Rakeyia Scott’s shrieking pleas to the cops seem criminal in light of the fact that her husband was in fact armed with a pistol. The police were caught up in a tense situation with an armed suspect and she was interfering with their duties.
…/… Rakeyia Scott doesn’t see anything wrong with her lie because the facts of her husband’s violent history and criminal gun ownership are irrelevant to her. Nor do they matter to the NAACP and, if their chapter president’s statement is accurate, they don’t matter to Charlotte’s black community. Facts never seem to matter when a black criminal gets shot. Take for example the unnamed neighbors who claimed that they also saw a book in Scott’s hand, thus corroborating the widow’s story and painting the cops as liars. It’s Ferguson 2014 all over again, with the black community saying whatever they have to say to indict the cops. I wouldn’t be surprise if some of the “witnesses” weren’t even there.
Black Lives Matter really ought to start calling themselves Facts Don’t Matter because that’s what they believe. What’s important to them is the narrative—the story that gets told through the media. Luckily for them, the media is predisposed to tell their story for them, regardless of its veracity. The narrative is so well-rehearsed that reporters no longer wait for the facts to come in before dashing off ill-informed pieces filled with factual errors.
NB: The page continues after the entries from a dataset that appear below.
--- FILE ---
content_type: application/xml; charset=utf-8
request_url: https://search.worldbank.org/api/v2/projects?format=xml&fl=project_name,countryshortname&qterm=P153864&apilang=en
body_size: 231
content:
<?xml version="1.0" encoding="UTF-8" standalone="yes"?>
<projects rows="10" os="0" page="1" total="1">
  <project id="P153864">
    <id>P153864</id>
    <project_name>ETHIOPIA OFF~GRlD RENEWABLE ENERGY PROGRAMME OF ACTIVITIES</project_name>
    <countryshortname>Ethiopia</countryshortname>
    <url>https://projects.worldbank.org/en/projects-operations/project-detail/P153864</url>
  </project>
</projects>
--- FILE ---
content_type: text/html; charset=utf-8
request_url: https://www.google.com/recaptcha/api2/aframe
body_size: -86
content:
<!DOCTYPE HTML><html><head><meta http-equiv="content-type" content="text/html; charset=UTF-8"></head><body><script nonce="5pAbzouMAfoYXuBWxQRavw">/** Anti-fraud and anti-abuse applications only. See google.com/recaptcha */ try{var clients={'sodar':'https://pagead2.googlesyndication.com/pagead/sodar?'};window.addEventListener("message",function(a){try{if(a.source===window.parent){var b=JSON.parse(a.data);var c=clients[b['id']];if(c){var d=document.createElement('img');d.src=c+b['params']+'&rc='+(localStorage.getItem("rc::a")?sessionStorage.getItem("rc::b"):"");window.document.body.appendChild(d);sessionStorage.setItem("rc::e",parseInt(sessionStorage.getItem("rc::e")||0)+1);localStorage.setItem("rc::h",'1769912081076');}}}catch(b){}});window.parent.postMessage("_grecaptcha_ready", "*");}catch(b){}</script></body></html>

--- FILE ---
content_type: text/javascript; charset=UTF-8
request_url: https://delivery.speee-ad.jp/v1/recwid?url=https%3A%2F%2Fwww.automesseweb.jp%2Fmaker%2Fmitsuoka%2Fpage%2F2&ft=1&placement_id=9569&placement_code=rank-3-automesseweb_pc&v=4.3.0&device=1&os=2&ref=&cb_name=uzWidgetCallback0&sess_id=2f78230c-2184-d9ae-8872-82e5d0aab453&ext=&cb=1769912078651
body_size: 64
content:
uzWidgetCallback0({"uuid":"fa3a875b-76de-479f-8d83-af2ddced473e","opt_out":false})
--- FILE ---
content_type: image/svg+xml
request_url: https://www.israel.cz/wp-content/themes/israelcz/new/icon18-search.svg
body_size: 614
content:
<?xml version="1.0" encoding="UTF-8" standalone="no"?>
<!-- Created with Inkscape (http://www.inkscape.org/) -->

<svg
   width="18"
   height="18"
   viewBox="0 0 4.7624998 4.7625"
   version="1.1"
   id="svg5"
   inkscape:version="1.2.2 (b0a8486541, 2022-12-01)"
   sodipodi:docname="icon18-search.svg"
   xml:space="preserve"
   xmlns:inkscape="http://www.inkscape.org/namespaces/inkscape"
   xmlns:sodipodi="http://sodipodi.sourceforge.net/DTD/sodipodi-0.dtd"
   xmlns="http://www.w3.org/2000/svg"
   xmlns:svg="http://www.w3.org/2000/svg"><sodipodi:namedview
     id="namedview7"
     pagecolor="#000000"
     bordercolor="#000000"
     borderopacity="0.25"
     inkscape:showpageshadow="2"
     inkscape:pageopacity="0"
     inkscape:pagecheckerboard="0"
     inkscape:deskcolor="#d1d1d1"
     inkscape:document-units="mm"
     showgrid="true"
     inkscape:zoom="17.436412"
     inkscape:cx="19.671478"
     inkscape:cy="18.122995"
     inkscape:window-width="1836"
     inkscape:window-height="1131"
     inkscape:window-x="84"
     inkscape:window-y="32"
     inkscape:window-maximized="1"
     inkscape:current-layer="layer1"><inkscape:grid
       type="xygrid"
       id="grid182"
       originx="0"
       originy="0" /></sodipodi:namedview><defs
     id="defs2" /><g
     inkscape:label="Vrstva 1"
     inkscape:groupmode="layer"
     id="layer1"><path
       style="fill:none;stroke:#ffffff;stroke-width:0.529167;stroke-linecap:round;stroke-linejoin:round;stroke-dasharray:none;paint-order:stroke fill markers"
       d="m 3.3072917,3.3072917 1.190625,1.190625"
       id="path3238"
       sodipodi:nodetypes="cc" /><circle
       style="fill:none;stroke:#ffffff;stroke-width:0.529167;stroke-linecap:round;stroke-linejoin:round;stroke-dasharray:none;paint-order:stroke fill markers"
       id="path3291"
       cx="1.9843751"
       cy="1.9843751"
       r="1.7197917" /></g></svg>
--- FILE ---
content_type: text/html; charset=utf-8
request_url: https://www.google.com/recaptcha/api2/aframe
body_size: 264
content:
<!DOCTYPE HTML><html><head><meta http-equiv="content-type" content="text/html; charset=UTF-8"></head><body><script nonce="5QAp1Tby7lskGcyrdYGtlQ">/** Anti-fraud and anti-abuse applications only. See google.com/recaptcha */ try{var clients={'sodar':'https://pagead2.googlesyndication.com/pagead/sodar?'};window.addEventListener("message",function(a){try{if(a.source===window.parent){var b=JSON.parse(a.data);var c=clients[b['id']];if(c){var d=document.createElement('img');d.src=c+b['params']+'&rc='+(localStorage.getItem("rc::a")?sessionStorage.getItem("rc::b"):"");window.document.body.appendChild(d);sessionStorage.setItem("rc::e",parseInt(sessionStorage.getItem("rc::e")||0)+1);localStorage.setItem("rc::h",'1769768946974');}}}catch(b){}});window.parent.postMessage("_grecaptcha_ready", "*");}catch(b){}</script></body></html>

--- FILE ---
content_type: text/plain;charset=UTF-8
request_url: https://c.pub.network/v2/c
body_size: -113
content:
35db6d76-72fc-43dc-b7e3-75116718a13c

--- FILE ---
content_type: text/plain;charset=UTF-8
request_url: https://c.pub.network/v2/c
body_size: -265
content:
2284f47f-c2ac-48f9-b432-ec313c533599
The vaunted New York Times, for example, tweeted that Charlotte police had killed an “unarmed black man.” Just a mistake? If so, why do these mistakes always seem to portray the cops in the worst light? The Times later “corrected” itself, tweeting that it was still undetermined whether Keith Scott was armed. No, it isn’t undetermined, it’s merely disputed by a few halfwits who cannot and never will accept that a gun was recovered at the scene. The Associated Press ran a story that claimed Scott had been killed by a white police officer. False. Keith Scott was killed by Officer Brentley Vinson, who is black, and by all accounts a great cop.
This shooting should really be a 30-second story on the 11 o’clock local news, and it should go something like this—a violent convicted felon nearly killed a few police officers with a pistol he illegally owned but the officers defended themselves and, unfortunately, the felon died. That’s the no-nonsense version of what happened and it’s exactly how it would have been reported if Keith Scott had been white. The fact that the dead guy was black really shouldn’t be mentioned at all because it implies that he was only killed for being black. There’s zero evidence of that. If they must mention his race they should also mention, over and over again, that the cop who shot him is also black.
But of course histrionics ruled the day and this minor local story became national news. The media merely updated their template with a few details pertaining to this particular case and went to press with the same old story—racist cops murder innocent black man in cold blood for no other reason than his race. To my knowledge, there has never been a police shooting that actually went down this way—at least not in my lifetime. That’s not to say that in every case the police were blameless, though in some they were. In other cases, the cops were too quick to use force, and in others they showed indiscipline, but in no instance that I can think of did police officers gun down a completely innocent black person for no other reason than racial animosity.
But if the facts of the case won’t fit the narrative, it’s the facts not the narrative that Black Lives Matter alter. From “hands up, don’t shoot” to Sandra Bland’s supposed murder, the movement thrives on enormous lies. They seem almost incapable of telling the truth, hamstrung by some kind of mental or emotional roadblock that simply won’t allow an honest accounting of what happened. Charlotte is being terrorized over a lie, just like Milwaukee, Baltimore, and Ferguson before it. No, we don’t need to “understand” the rioters’ grievances because their grievances are bunk. We need to stand up for the truth and good cops.